Sabine der Spindler arbeitet mit verschiedenen Materialien und Techniken – Acryl, Kohle, Kreide, Tusche, Spray. Im Fall der «Reflections» im Kubus hat sie ihre Bilder im Wald mit Tusche auf eine Seite Glasplatte gemalt, deren Rückseite sie mit Spiegelspray besprüht, worauf diese hochreflektierend wie ein Spiegelbild erscheint und zur Vorderseite wird.
Nach dem roten Faden ihrer Kunst befragt, sagt die Künstlerin, sie suche Schönheit in allen Bereichen und sehne sich danach – nach Schönheit jedoch, die - obwohl in der Kunstwelt skeptisch beäugt - nicht oberflächlich ist. «Der Spiegel der Natur ist der klarste Spiegel», sagt der russische Schriftsteller Fjodor Michailowitsch Dostojewski (1821-1881): «Ihn muss man schauen, an ihm sich ergötzen.»
Sabine de Spindler, in Cham aufgewachsen und erstberuflich Primar- und Sekundarlehrerin, hat sich künstlerisch in verschiedenen Gattungen weitergebildet. Nach dem Master of Arts in Fachdidaktik Künste hat sie sich neben Malerei auch mit Lithografie, Fotografie und Bildhauerei beschäftigt. Sie war und ist kunstpädagogisch tätig, so etwa als Lehrerin für Bildnerisches Gestalten an der Oberstufe Unterägeri.
Seit ihren ersten Ausstellungen 2012 in der Altstadthalle Zug und ein Jahr in der Ankenwaage hat Sabine de Spindler ihr Werk an mehreren Orten ausgestellt, unter anderem zusammen mit sieben Zuger Künstlerinnen und Künstlern im März 2021 im KunstKubus. Dies im Rahmen der Ausstellung «Zuger Farben» mit dem Bild «Alles hängt mit allem zusammen», für das sie das Pigment «Menzinger Kohle-Anthrazit» verwendet hat. Die Künstlerin ist heute auch in verschiedenen Sammlungen vertreten.

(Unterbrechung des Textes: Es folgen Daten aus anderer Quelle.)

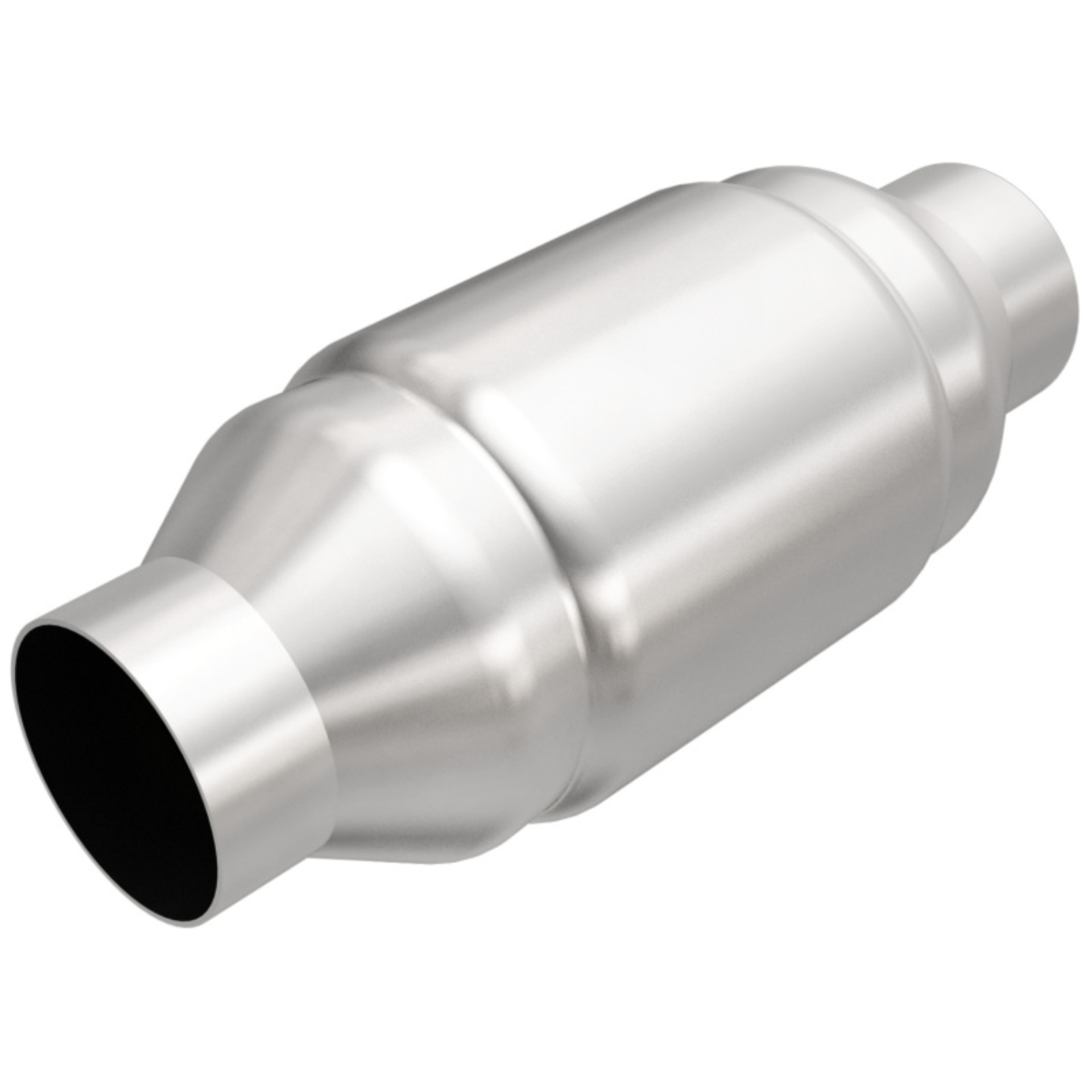 Picture of OEM Grade Universal Catalytic Converter-3in. Inlet/3in. Outlet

Sabine de Spindler, schreibt Leila Mebert. habe mit ihren Waldbildern den Archetyp Linie zum Leben erweckt und die intellektuelle Bequemlichkeit ihres Ateliers verlassen, um in der Natur zu malen. Was für sie vor allem bedeute, sich überraschen zu lassen, den Verstand auszuschalten und sich den wechselnden Formen und ästhetischen Erfahrungen zu öffnen.
Die Künstlerin, so Mebert, kreiere in der Natur ein Fenster, bei dem beide Seiten in Dialog treten: «Die Gestaltung auf Glas lässt einen grossen Teil der Fläche und des Raums frei. Es gibt keine Planung, der Raum erscheint und ist wie Stille. Er will nicht gefüllt werden.» Die leeren Flächen ihrer «Reflections», sagt Sabine der Spindler selbst, würden Raum zum Atmen und zum Durchschauen schaffen.
«Kunst ist der magische Spiegel, den wir machen, um unsere unsichtbaren Träume in sichtbaren Bildern zu reflektieren», schreibt der Dramatiker George Bernard Shaw (1856-1950): «Wir verwenden einen Glasspiegel, um unser Gesicht zu sehen: Wir brauchen Kunstwerke, um unsere Seele zu sehen.» Mit ihren «Reflections» zeigt uns Sabine de Spindlers im Kubus gezielt solche Werke. Derweil gilt für uns Normalsterbliche, wovor Schriftsteller und Regisseur Jean Cocteau (1889-1963) uns warnt: «Die Spiegel täten gut daran, sich ein wenig zu besinnen, ehe sie die Bilder zurückwerfen.»